#### SUPPLIED DATA:
##########

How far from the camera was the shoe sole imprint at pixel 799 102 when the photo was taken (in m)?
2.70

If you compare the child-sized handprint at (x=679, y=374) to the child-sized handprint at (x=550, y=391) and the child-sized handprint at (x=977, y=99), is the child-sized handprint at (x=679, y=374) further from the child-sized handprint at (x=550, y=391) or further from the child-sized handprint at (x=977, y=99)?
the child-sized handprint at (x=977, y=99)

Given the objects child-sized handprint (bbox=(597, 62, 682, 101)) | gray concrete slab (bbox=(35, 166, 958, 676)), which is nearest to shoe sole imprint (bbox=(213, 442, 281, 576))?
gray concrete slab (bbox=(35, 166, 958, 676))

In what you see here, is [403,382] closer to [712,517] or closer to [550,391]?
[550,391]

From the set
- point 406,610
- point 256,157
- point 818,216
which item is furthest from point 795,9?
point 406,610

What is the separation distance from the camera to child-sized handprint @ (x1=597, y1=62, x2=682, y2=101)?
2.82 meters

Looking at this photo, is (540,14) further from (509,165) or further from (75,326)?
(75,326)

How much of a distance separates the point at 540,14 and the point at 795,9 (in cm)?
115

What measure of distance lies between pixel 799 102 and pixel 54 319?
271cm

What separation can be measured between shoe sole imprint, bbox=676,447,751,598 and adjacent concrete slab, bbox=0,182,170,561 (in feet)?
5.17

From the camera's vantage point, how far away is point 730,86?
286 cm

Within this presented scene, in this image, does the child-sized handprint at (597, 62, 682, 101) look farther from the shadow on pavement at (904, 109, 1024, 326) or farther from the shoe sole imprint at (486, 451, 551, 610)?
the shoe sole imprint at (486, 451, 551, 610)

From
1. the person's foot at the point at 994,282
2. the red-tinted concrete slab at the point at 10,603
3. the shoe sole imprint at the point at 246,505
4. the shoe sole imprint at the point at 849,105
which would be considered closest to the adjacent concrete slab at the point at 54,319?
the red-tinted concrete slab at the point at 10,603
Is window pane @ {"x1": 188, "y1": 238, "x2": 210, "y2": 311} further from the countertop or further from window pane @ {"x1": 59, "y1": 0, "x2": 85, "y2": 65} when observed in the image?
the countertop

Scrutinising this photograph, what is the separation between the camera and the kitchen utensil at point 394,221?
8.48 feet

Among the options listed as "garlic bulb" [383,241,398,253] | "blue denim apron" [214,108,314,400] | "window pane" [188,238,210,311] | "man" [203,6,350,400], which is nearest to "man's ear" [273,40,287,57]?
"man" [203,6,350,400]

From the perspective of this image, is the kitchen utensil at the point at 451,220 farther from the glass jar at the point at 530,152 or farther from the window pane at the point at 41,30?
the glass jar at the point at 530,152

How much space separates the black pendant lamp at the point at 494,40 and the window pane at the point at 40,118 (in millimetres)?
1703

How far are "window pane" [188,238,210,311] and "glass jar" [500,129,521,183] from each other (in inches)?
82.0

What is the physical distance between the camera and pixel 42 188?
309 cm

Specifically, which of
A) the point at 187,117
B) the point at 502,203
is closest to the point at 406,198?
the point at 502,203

##########

#### WHAT IS EXPECTED:
Put the part of the listing that opens with the line containing "From the perspective" and closes with the final line of the listing into a Markdown table with the columns Row and Listing line. Number each line in order, and leave out the blank lines.

#### THE SOLUTION:
| Row | Listing line |
|---|---|
| 1 | From the perspective of this image, is the kitchen utensil at the point at 451,220 farther from the glass jar at the point at 530,152 or farther from the window pane at the point at 41,30? |
| 2 | the glass jar at the point at 530,152 |
| 3 | How much space separates the black pendant lamp at the point at 494,40 and the window pane at the point at 40,118 (in millimetres)? |
| 4 | 1703 |
| 5 | How far are "window pane" [188,238,210,311] and "glass jar" [500,129,521,183] from each other (in inches)? |
| 6 | 82.0 |
| 7 | What is the physical distance between the camera and pixel 42 188? |
| 8 | 309 cm |
| 9 | Specifically, which of |
| 10 | A) the point at 187,117 |
| 11 | B) the point at 502,203 |
| 12 | is closest to the point at 406,198? |
| 13 | the point at 502,203 |